Caregiver di se stesso, Scanzi è l'incubo di Renzi, ha l'incubo di Salvini, e in fondo disturba parecchio anche le notti di tutti noi. Politicamente, capisce poco. Ideologicamente è vago. Dialetticamente è fermo a luoghi comuni retorici come «Se Renzi è leale, Cicciolina è vergine» o come «Salvini ha studiato all'università della Birra». Cose così. Perfetto per i talk. Sottopancia: «Ehi, Sono me!».

Egocentrico, egolatrico, egotista, logorroico, Scanzi da toscano con il culto della lingua - ha fatto dell'eleganza della frase, la qualità della scrittura e l'originalità dello stile la propria etichetta. Esempio, l'immortale prosa: «Questa non è una malattia mortale porca di una puttana troia ladra. Vi viene un piccolo cazzo di raffreddore. Non vi viene una sega.

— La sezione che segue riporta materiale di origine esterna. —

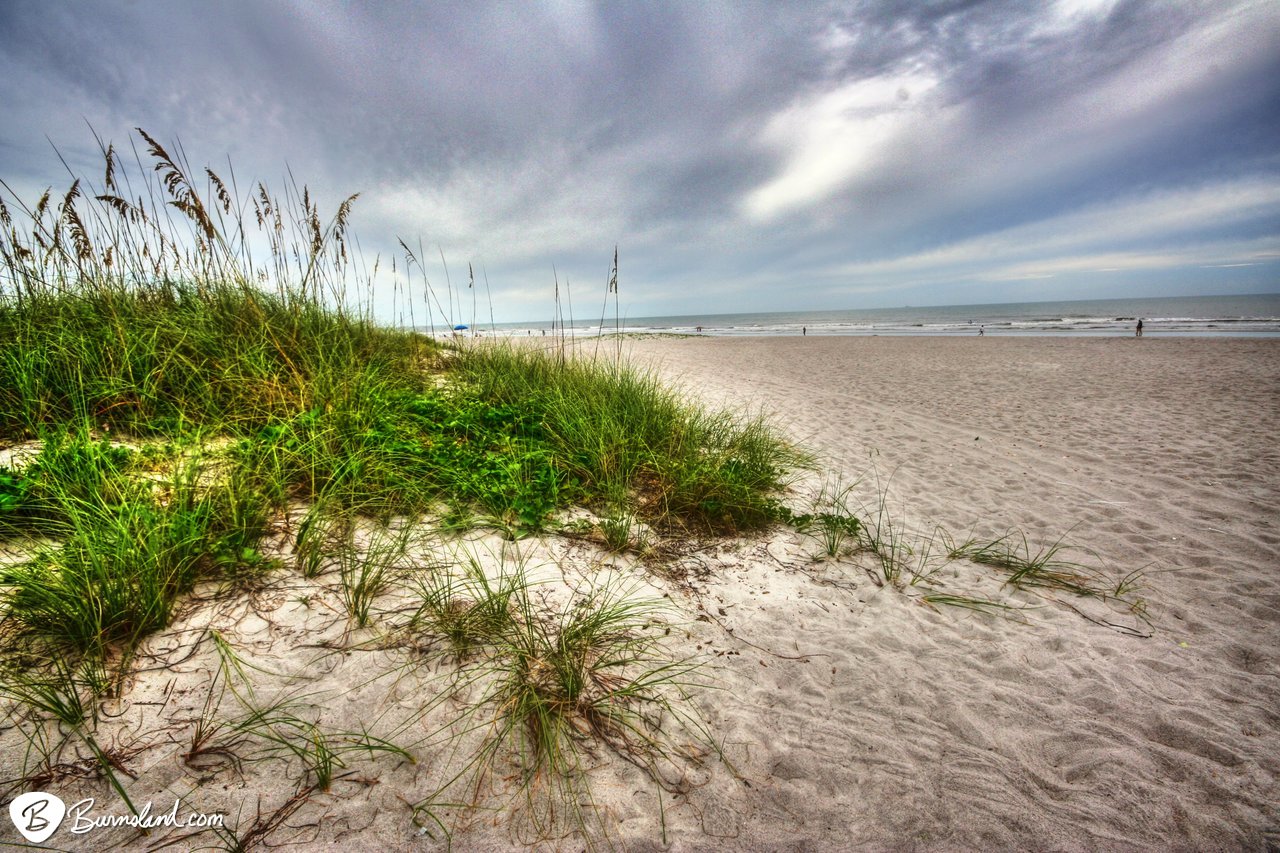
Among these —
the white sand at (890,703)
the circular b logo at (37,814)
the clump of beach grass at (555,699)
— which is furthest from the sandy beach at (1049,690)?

È solo una cazzo di influenza. State diventando coglioni!». Come sempre, dal suo pubblico, ha avuto molti like.

Per piacere, Scanzi piace da matti. Alle mamme, alle figlie, alle nonne, agli Lgbt moltissimo - sarà per quel modo che ha di sedersi - e a Lilli Gruber, al popolo dei social, un po' meno ai suoi colleghi (strano, è più simpatico a noi del Giornale che ai suoi del Fatto), e soprattutto ai giovani. Forse perché è rimasto, anche nel look, un liceale. Come quando sognava di diventare un grande giornalista, e già gli stava stretto il mondo, figuriamoci Arezzo, città che va infine ricordata almeno per il tono sprezzante con cui Guido del Duca, illustrando il corso dell'Arno, designa i suoi abitanti «come botoli.../ ringhiosi». È nel canto XV del Purgatorio.

Almeno questo, non lo ha scritto Scanzi.